## WHAT THE TASK ASKS
Filter the items below down to the lines that contain the string "instances", and copy each matching line. Matching is case-sensitive.

Begin

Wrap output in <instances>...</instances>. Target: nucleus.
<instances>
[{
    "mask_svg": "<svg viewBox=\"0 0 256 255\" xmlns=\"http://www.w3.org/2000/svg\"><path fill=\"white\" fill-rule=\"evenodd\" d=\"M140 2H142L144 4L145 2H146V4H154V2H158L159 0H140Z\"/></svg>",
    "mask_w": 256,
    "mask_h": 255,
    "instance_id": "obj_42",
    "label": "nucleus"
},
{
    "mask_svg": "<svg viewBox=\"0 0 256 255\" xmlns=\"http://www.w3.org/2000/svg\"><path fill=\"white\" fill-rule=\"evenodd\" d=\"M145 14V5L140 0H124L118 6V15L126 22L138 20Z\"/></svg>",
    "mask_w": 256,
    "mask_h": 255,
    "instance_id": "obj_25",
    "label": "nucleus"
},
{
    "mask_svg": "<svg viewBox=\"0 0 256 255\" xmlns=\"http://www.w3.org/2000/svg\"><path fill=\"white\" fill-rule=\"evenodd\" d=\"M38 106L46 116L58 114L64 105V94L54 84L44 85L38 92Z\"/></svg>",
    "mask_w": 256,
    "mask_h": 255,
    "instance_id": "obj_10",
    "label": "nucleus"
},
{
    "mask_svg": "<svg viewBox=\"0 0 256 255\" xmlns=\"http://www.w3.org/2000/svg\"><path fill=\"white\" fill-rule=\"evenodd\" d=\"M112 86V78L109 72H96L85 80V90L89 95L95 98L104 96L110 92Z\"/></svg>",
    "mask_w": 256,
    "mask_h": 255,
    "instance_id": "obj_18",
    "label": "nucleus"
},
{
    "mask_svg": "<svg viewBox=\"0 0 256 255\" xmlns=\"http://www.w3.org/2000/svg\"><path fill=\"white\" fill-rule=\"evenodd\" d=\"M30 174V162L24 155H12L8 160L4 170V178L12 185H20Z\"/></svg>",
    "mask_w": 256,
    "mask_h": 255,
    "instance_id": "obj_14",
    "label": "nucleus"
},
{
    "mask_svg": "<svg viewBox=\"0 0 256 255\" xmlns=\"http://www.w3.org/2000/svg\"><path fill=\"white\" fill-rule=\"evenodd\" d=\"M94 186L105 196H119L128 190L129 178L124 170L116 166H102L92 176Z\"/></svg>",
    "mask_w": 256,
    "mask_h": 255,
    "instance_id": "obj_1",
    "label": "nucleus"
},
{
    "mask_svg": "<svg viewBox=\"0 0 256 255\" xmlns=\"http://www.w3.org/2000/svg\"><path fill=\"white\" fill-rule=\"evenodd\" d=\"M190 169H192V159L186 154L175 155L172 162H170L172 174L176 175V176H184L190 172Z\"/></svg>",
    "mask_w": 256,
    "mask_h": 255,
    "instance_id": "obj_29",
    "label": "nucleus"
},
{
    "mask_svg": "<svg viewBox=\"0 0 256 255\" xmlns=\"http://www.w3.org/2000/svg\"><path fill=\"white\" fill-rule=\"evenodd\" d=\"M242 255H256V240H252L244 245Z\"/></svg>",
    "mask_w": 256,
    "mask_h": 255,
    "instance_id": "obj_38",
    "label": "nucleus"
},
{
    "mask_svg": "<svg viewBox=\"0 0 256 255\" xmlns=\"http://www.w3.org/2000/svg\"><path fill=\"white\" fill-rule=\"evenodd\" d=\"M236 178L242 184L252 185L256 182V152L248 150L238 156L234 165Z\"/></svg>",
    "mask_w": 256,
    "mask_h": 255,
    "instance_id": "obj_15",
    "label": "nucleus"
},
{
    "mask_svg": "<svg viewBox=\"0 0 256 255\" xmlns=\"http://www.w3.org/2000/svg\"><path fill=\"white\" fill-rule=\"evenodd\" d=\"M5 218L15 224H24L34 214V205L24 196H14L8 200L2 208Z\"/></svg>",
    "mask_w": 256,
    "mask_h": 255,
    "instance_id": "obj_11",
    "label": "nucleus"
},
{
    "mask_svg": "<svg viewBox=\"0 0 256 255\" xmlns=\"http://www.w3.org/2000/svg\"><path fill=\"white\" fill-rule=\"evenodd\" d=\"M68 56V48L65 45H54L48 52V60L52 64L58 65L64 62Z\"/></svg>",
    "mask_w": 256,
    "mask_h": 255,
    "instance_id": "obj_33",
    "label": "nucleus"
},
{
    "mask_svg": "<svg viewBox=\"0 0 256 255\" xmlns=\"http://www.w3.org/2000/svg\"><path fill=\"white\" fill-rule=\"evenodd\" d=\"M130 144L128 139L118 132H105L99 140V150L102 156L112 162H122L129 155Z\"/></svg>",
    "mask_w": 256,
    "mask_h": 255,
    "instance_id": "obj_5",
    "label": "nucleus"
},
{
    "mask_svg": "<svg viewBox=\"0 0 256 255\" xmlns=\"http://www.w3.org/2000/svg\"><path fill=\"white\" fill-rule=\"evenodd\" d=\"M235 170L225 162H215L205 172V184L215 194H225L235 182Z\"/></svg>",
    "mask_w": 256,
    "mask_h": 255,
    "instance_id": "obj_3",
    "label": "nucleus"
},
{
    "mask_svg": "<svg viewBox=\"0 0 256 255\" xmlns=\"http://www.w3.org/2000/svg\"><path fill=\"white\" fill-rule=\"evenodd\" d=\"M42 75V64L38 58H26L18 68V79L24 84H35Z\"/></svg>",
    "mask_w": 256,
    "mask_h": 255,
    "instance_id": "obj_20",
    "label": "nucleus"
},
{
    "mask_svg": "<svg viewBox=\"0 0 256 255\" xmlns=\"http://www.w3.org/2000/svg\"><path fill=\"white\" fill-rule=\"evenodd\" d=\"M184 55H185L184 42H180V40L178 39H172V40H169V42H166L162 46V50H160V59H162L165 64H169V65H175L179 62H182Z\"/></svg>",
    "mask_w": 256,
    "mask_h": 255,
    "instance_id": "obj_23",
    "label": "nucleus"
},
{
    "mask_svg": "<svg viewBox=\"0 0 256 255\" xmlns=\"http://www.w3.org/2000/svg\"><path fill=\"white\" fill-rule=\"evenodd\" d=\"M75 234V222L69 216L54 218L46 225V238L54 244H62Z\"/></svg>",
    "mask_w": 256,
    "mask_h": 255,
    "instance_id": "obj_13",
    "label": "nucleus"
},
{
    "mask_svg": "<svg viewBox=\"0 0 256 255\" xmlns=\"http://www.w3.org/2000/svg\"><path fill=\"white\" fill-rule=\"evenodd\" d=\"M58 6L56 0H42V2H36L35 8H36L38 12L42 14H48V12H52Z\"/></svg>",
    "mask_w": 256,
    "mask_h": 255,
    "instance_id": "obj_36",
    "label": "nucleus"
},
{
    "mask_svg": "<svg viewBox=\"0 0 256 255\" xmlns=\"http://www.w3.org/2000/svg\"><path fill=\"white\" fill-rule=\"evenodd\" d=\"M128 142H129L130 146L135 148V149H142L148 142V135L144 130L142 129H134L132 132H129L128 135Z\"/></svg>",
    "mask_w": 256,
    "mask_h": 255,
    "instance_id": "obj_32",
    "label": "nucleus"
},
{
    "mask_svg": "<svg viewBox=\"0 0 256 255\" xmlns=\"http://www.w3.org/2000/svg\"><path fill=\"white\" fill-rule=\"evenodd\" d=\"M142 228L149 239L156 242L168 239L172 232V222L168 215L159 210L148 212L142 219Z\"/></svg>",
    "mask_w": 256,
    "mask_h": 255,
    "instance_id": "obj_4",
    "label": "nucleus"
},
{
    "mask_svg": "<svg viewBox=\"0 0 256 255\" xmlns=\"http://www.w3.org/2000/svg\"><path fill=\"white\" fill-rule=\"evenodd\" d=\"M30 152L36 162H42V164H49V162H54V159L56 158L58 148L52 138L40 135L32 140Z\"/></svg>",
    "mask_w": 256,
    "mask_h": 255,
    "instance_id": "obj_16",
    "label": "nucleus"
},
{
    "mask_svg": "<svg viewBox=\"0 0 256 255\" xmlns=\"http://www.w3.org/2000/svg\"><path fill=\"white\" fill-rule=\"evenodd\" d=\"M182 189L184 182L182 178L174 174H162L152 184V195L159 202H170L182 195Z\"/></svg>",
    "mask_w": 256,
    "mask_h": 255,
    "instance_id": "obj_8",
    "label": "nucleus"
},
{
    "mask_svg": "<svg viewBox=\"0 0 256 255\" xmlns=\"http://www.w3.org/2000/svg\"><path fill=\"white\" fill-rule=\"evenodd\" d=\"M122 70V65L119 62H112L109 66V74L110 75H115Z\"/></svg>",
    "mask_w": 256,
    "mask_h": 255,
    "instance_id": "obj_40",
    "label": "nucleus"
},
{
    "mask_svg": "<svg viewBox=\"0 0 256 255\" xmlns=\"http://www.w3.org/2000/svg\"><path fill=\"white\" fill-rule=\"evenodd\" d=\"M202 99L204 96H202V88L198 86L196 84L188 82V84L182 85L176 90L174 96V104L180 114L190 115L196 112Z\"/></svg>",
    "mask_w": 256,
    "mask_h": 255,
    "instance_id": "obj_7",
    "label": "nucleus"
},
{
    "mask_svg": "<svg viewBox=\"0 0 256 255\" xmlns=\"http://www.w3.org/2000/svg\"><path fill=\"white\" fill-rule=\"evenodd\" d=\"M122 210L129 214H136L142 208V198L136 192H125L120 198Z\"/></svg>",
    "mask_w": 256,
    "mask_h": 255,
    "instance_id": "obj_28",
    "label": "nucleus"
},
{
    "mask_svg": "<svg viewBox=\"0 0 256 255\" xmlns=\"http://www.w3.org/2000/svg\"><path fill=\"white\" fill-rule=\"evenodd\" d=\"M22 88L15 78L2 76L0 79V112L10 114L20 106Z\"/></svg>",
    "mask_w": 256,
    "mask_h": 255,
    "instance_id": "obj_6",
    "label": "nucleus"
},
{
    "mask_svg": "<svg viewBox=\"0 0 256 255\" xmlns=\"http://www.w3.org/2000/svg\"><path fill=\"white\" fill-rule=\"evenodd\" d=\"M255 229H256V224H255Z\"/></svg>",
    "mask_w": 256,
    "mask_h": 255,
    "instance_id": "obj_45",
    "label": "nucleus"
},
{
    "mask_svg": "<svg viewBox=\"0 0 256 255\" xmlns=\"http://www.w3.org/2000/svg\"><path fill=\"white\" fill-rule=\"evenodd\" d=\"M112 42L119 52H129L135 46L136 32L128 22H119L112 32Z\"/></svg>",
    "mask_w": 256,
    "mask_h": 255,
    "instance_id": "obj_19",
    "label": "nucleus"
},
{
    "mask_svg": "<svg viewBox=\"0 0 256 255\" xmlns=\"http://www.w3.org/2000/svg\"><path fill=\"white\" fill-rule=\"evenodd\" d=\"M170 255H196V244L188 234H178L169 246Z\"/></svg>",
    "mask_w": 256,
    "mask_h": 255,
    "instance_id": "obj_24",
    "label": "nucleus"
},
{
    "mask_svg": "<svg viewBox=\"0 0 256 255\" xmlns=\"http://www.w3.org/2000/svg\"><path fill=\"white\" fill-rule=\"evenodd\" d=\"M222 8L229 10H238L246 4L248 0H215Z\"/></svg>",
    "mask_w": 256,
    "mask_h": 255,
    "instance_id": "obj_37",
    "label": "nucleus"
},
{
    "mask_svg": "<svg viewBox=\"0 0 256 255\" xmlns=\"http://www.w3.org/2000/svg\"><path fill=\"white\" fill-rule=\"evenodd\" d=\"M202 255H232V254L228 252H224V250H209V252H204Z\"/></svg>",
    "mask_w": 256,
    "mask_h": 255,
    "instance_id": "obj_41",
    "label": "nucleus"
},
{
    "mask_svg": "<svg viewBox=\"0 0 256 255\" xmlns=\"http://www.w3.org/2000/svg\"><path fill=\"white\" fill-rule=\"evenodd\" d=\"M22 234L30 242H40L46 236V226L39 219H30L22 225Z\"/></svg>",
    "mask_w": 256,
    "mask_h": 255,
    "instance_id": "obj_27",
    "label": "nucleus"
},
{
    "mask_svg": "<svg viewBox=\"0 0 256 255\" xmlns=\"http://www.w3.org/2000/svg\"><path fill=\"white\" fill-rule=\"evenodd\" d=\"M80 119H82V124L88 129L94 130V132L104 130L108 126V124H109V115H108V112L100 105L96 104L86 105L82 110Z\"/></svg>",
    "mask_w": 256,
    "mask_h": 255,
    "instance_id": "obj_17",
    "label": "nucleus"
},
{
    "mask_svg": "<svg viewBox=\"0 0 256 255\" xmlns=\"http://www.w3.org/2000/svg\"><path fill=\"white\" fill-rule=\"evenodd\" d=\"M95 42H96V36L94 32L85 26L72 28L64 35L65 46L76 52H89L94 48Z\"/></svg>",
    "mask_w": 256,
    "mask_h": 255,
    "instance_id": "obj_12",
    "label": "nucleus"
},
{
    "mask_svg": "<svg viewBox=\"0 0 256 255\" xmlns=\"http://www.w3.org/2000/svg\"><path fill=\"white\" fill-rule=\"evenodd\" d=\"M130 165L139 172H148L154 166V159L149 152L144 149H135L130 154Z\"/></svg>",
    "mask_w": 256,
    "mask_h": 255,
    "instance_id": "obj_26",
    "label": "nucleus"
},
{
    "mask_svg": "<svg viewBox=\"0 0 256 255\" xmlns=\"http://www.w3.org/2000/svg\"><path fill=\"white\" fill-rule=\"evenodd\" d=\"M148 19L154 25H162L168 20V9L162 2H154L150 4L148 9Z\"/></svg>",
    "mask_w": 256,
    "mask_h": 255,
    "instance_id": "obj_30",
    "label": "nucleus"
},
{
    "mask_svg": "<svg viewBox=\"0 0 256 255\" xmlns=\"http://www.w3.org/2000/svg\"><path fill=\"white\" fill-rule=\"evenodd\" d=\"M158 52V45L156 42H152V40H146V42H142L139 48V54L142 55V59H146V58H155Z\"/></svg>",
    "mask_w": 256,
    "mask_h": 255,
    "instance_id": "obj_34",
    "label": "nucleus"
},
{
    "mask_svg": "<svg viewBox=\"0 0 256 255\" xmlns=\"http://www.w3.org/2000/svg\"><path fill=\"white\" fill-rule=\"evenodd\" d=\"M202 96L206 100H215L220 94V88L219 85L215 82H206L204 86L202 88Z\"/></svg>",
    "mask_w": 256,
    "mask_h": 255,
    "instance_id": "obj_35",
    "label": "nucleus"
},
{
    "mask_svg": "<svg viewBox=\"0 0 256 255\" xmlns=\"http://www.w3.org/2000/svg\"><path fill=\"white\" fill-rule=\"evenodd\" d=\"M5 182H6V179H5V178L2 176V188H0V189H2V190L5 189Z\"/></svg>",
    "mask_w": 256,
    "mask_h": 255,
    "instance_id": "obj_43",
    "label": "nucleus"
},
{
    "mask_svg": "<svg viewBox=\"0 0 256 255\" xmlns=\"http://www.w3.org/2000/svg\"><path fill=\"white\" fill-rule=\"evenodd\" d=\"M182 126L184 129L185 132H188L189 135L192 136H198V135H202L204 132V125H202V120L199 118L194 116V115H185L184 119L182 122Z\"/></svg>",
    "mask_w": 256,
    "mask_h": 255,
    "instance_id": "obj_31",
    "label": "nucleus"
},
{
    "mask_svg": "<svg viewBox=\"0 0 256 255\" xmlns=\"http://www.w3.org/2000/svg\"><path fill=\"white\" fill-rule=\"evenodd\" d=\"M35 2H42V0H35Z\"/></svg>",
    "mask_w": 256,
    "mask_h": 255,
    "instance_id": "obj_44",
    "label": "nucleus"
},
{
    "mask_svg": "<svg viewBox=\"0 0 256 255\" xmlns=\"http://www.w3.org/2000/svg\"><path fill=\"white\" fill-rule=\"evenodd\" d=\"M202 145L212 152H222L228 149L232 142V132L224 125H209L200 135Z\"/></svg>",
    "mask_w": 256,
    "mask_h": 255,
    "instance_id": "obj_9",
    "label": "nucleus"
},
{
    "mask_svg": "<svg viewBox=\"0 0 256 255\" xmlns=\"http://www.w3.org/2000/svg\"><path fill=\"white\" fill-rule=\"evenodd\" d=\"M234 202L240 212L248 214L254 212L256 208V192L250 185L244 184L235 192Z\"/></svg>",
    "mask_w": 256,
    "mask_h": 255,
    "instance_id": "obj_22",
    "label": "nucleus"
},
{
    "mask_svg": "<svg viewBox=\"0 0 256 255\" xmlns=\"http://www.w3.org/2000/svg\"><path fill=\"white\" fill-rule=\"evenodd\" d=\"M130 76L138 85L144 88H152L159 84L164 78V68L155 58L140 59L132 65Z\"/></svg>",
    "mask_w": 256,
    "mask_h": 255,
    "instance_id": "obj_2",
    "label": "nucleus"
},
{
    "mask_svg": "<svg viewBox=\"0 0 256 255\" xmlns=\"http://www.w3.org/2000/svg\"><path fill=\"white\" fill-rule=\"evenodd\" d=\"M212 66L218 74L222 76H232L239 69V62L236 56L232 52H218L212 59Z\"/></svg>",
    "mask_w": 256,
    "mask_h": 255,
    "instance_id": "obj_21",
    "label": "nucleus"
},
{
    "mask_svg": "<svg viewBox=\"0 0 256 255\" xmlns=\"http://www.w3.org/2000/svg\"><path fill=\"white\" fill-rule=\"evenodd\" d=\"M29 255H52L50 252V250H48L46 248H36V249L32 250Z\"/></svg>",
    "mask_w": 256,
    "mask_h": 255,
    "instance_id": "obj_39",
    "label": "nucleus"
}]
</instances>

End

## RESPONSE BELOW
Wrap output in <instances>...</instances>. Target: nucleus.
<instances>
</instances>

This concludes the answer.